Document excerpt

--- START ---

Single by Axwell & Ingrosso

from the EP X4
- Released: 27 November 2014
- Recorded: 2014
- Genre: Progressive house, EDM
- Length: 4:07
- Label: Def Jam
- Songwriters: Sebastian Ingrosso; Axel Hedfors; Vincent Pontare; Salem Al Fakir;
- Producers: Sebastian Ingrosso; Axel Hedfors;

Axwell & Ingrosso singles chronology
|  | "Something New" (2014) | "On My Way" (2015) |

Music video
- "Something New" (lyric video) on YouTube "Something New" (official video) on YouTube

= Something New (Axwell & Ingrosso song) =

"Something New" is a song by Swedish dance music duo Axwell & Ingrosso. The song was released on 27 November 2014 (9 December worldwide) via digital download as the first single from their debut EP titled X4, through Def Jam Recordings. In the US, "Something New" went to number one on the US Dance chart. The song later is included on the studio album More Than You Know.

==Background and release==
On 26 November, the song was first premiered through a commercial for the Beats by Dre Presents: #SoloSelfie ad campaign (in which the duo themselves also make a cameo appearance). The track was then published to iTunes a day later. "Something New" marks the duo's first official release under their joint moniker Axwell Λ Ingrosso.

==Music videos==
Two supporting videos were released for "Something New". The first one, a lyric video, was published to YouTube on 22 December 2014 through Axwell Λ Ingrosso's Vevo channel. The second video, the official video, was published on 11 February 2015. As of June 2016, the two videos have received over 30 million and 7 million views respectively.

--- END ---

Given data
--- START ---

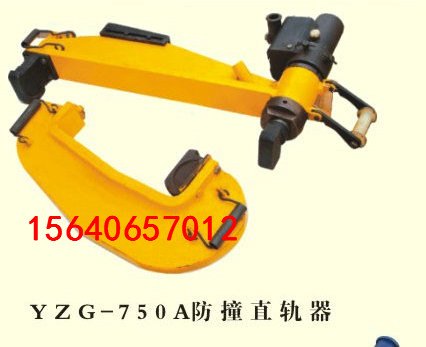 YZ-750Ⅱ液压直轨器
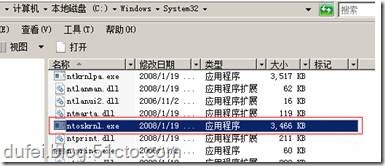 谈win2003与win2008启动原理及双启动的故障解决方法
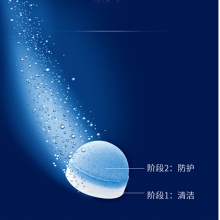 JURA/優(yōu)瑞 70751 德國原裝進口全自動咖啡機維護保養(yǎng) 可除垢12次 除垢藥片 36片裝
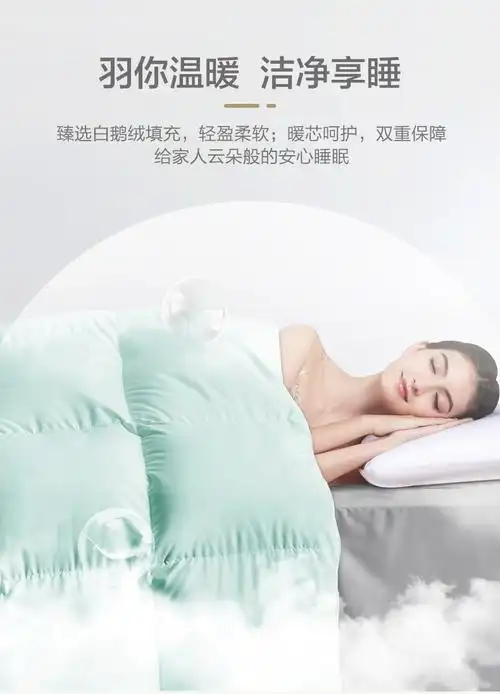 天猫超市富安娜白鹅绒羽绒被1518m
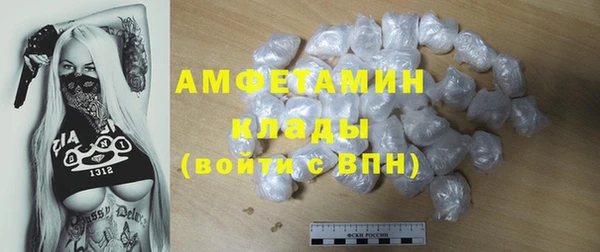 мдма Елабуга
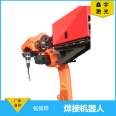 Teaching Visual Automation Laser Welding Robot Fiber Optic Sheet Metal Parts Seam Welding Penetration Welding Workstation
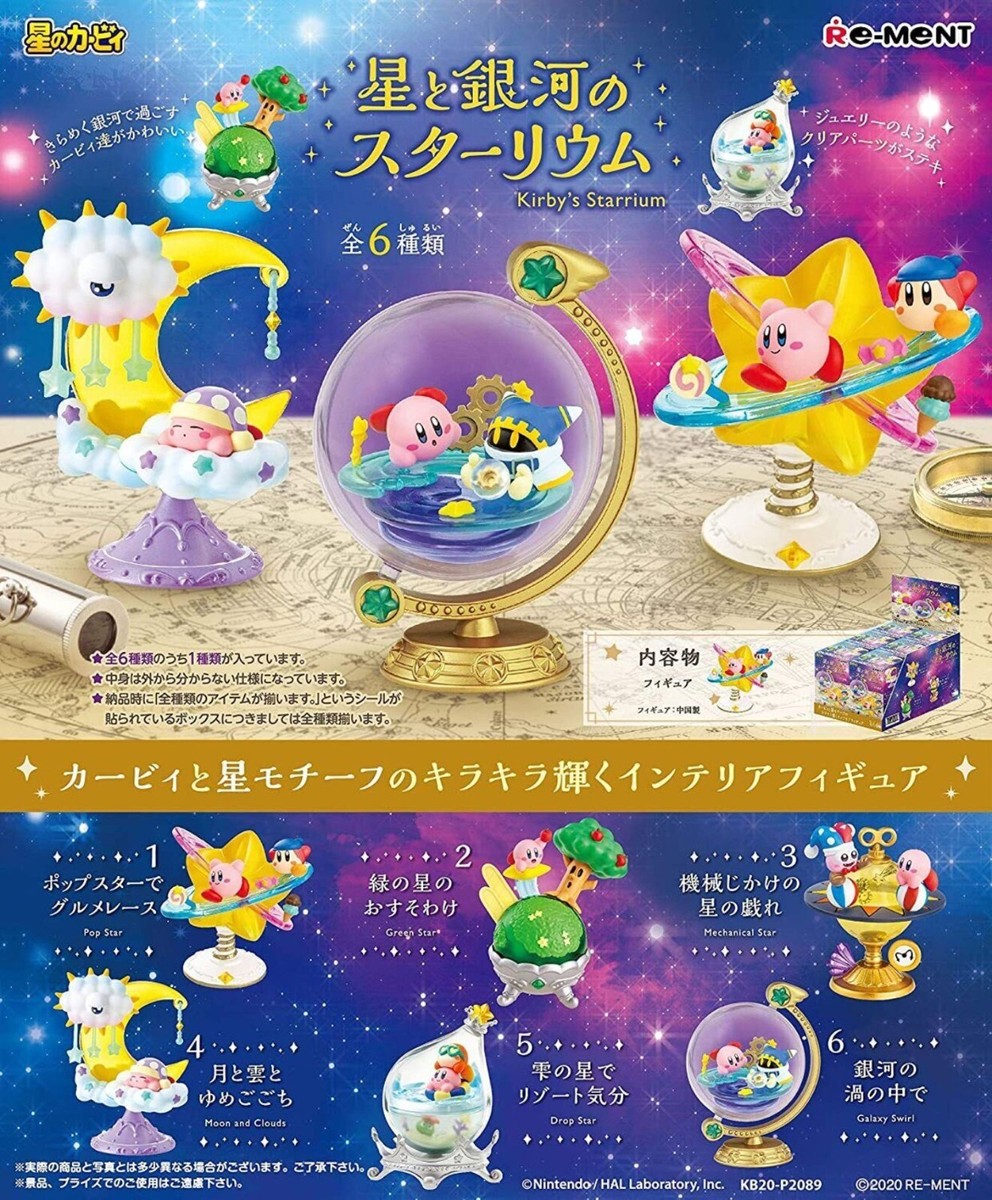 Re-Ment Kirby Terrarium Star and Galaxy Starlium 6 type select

--- END ---
--- START ---

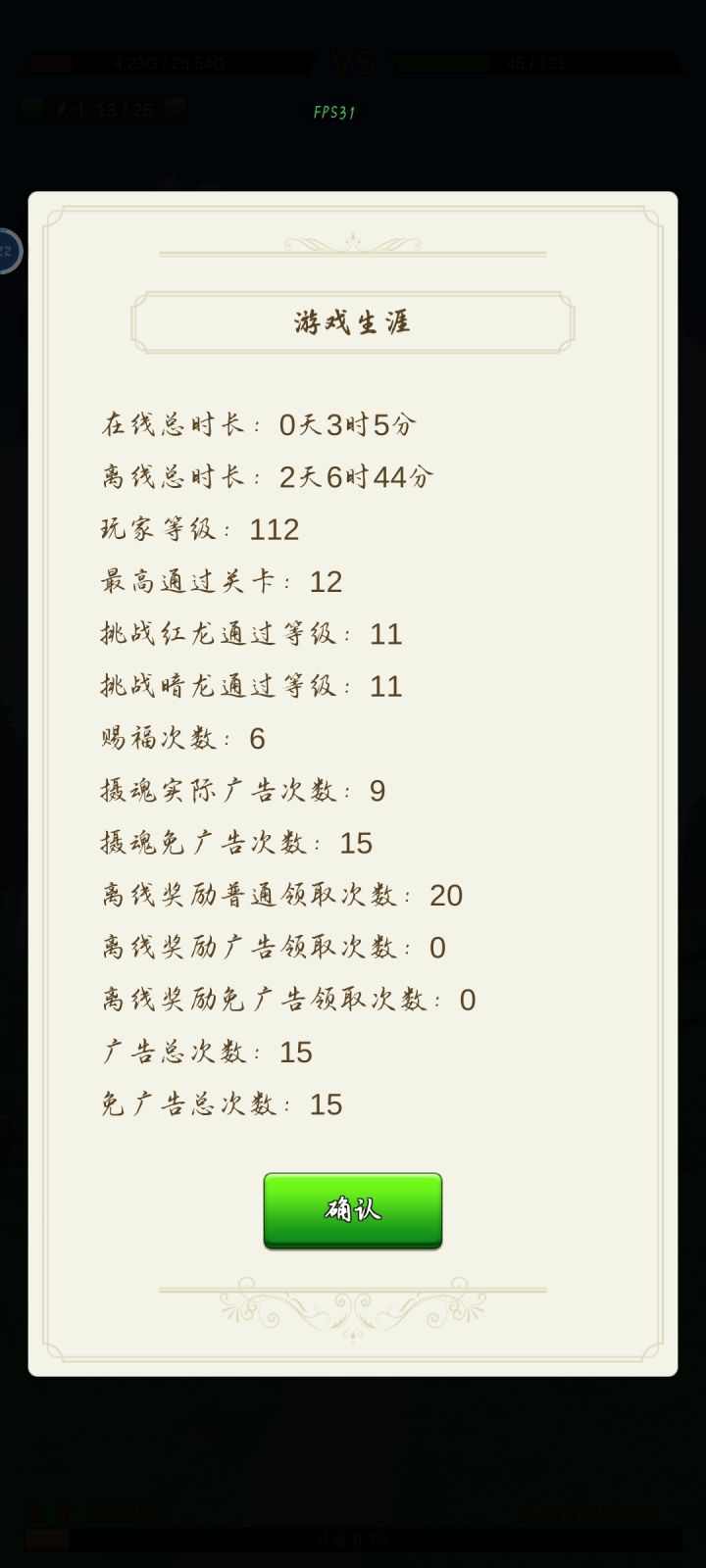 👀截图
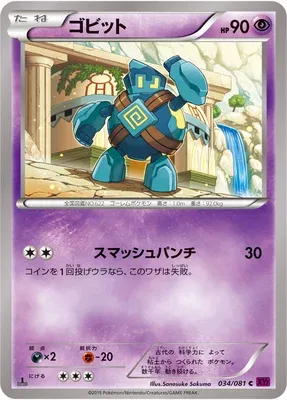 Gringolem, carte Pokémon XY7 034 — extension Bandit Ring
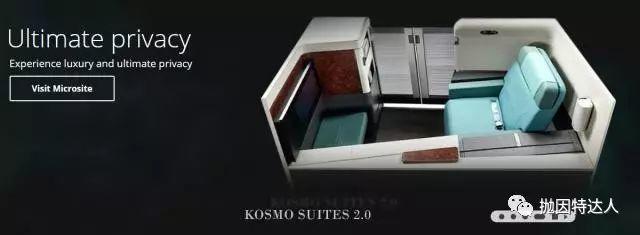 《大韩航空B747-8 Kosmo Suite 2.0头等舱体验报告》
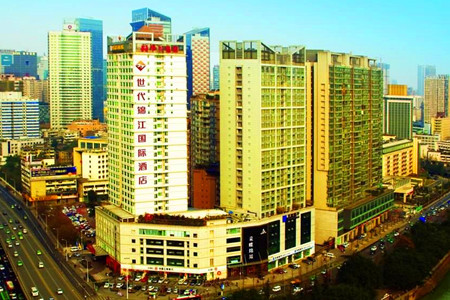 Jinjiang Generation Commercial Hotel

--- END ---

What to do
A - Answer these questions on the article about "Something New":
(i) Which record label released the single?
(ii) Which ad campaign's commercial first premiered the song?
(iii) On what date was the official video published?
B - Quote the article about "Something New" from "Axwell & Ingrosso singles" to "Than You Know.".
Rely only on the article about "Something New" and leave the records aside.

Numbered answers
A -
(i) Def Jam
(ii) Beats by Dre Presents: #SoloSelfie
(iii) 11 February 2015

B -
Axwell & Ingrosso singles chronology
|  | "Something New" (2014) | "On My Way" (2015) |

Music video
- "Something New" (lyric video) on YouTube "Something New" (official video) on YouTube

= Something New (Axwell & Ingrosso song) =

"Something New" is a song by Swedish dance music duo Axwell & Ingrosso. The song was released on 27 November 2014 (9 December worldwide) via digital download as the first single from their debut EP titled X4, through Def Jam Recordings. In the US, "Something New" went to number one on the US Dance chart. The song later is included on the studio album More Than You Know.